* _LISTED RECORDS_:
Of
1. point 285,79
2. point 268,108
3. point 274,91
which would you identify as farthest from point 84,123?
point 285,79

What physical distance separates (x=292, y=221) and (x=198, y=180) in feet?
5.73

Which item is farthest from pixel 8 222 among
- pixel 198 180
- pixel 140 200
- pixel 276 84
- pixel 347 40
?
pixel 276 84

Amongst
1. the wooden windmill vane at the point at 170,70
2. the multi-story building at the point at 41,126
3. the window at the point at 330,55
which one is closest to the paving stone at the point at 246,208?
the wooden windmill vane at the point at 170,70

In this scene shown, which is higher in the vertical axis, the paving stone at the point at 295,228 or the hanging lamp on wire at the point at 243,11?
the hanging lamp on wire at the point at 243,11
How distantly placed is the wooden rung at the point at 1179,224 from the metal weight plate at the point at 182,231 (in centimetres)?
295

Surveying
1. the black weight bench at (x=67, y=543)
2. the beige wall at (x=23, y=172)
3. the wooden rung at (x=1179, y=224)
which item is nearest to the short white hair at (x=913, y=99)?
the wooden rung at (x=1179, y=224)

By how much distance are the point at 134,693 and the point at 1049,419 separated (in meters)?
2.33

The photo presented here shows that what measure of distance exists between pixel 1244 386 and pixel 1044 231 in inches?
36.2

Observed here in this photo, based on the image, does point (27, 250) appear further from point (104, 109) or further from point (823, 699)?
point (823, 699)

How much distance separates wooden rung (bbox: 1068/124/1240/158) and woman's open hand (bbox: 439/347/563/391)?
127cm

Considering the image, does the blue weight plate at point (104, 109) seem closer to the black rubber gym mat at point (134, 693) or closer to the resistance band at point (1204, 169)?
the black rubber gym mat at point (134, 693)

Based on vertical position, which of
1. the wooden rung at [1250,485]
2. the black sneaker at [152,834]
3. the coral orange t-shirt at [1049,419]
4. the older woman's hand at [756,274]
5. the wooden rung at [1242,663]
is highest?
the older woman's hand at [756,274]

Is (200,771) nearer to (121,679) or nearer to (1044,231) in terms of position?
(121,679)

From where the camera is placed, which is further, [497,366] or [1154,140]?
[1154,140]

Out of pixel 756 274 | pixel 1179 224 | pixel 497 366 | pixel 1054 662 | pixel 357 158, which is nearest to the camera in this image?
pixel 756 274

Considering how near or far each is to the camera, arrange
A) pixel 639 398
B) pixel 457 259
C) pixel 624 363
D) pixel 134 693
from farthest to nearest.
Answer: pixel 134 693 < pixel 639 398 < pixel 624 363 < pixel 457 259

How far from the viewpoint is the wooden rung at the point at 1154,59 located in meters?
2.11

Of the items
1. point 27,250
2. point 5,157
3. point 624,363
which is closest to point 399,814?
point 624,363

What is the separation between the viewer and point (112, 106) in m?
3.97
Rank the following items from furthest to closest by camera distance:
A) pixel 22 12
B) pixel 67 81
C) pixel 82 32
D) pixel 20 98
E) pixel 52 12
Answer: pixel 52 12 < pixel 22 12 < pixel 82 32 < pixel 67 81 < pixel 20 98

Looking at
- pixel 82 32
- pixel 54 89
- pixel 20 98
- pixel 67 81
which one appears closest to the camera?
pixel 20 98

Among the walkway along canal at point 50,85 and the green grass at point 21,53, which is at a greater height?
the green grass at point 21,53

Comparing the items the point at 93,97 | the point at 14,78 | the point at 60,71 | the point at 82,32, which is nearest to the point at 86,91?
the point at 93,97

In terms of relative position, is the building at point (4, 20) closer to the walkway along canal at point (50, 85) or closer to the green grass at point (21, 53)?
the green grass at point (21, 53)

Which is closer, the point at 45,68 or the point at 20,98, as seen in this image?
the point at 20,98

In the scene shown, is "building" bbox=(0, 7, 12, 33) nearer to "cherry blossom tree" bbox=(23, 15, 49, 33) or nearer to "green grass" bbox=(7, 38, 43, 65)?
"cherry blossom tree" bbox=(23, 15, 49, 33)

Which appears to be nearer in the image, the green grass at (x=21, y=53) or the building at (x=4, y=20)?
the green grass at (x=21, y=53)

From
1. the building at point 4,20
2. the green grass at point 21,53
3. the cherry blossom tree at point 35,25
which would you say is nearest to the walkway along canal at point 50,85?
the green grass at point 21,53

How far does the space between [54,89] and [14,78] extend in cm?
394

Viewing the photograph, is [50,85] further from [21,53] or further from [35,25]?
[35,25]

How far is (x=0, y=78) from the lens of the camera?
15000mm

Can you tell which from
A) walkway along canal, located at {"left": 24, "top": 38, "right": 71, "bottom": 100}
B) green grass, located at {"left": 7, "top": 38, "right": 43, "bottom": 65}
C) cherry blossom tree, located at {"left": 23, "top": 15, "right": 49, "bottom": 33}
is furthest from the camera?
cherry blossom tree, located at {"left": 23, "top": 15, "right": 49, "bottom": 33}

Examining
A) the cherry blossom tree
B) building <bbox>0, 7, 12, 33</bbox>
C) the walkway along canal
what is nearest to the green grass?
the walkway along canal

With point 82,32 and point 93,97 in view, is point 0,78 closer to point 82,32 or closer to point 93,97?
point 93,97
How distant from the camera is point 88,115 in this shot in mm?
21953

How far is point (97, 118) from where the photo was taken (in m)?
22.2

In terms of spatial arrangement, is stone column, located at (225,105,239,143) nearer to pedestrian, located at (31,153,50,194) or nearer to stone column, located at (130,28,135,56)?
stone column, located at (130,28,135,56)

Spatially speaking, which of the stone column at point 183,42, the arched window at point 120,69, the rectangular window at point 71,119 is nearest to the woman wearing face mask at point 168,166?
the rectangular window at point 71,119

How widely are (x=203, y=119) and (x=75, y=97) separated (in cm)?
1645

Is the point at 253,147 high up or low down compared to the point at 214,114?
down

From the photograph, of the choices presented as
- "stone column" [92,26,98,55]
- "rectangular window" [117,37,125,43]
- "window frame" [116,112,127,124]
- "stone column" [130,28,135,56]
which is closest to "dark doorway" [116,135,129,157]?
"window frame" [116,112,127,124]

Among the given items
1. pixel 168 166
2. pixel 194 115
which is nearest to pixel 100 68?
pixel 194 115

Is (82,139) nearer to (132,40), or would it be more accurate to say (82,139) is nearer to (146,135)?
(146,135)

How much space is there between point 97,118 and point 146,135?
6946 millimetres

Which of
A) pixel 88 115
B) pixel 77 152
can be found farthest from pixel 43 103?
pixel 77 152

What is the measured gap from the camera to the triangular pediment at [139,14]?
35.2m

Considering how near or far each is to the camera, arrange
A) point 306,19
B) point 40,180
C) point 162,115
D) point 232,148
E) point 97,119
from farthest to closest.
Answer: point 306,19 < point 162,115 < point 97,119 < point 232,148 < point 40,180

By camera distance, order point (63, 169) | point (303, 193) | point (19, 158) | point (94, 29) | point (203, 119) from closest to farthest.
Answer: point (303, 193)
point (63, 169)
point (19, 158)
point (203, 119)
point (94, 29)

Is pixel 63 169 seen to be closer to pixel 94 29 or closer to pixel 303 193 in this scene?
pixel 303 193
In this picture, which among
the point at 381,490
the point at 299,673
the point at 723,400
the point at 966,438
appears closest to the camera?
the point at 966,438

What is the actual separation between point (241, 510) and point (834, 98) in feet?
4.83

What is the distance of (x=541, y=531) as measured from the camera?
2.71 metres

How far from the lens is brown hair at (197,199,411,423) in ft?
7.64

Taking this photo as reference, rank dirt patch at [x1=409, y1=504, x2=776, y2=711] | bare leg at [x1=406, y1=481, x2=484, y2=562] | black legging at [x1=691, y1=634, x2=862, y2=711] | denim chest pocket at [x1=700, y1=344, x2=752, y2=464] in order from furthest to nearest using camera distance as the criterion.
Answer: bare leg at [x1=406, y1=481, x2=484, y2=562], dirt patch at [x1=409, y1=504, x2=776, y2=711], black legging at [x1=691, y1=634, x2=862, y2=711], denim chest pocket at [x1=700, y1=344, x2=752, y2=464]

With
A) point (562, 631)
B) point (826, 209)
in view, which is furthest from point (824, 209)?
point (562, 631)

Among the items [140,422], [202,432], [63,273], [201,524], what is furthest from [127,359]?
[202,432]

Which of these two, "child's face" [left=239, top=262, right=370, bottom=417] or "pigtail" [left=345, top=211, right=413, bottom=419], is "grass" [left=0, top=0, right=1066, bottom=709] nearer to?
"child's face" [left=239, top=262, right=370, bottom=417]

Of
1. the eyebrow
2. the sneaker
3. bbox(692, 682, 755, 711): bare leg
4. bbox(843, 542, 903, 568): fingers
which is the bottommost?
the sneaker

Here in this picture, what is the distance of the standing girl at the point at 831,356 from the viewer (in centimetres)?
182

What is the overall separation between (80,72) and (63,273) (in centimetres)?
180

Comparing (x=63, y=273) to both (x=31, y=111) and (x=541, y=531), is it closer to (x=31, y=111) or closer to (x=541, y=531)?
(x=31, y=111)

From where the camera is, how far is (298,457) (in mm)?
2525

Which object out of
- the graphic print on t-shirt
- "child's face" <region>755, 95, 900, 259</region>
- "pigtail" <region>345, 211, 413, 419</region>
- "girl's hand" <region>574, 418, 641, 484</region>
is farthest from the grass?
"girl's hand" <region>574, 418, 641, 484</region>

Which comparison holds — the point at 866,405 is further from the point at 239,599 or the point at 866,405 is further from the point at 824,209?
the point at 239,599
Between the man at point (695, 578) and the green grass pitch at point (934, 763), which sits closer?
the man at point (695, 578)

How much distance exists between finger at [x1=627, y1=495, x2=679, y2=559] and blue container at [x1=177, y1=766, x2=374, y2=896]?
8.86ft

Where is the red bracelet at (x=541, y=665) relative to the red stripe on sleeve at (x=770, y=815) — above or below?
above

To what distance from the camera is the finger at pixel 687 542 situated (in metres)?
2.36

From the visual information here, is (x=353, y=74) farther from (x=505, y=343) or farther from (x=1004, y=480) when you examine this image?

* _TO DO_: Extract the closing run of lines, starting with the one containing "Comparing (x=63, y=273)" and ending at the last, exactly as written.

* _FULL SOLUTION_:
Comparing (x=63, y=273) to both (x=31, y=111) and (x=541, y=531), is it closer to (x=31, y=111) or closer to (x=541, y=531)?
(x=31, y=111)

From where the camera is, how far is (298,457) (in mm)?
2525

Which object out of
- the graphic print on t-shirt
- "child's face" <region>755, 95, 900, 259</region>
- "pigtail" <region>345, 211, 413, 419</region>
- "girl's hand" <region>574, 418, 641, 484</region>
is farthest from the grass?
"girl's hand" <region>574, 418, 641, 484</region>

Which comparison holds — the point at 866,405 is further from the point at 239,599 or the point at 866,405 is further from the point at 824,209?
the point at 239,599
Between the man at point (695, 578) and the green grass pitch at point (934, 763), which sits closer?
the man at point (695, 578)

How much distance exists between finger at [x1=627, y1=495, x2=679, y2=559] and blue container at [x1=177, y1=766, x2=374, y2=896]?
8.86ft

Where is the red bracelet at (x=541, y=665) relative to the red stripe on sleeve at (x=770, y=815) — above or below?
above

To what distance from the camera is the finger at pixel 687 542 situated (in metres)?
2.36

From the visual information here, is (x=353, y=74) farther from (x=505, y=343) or farther from (x=1004, y=480) when you examine this image?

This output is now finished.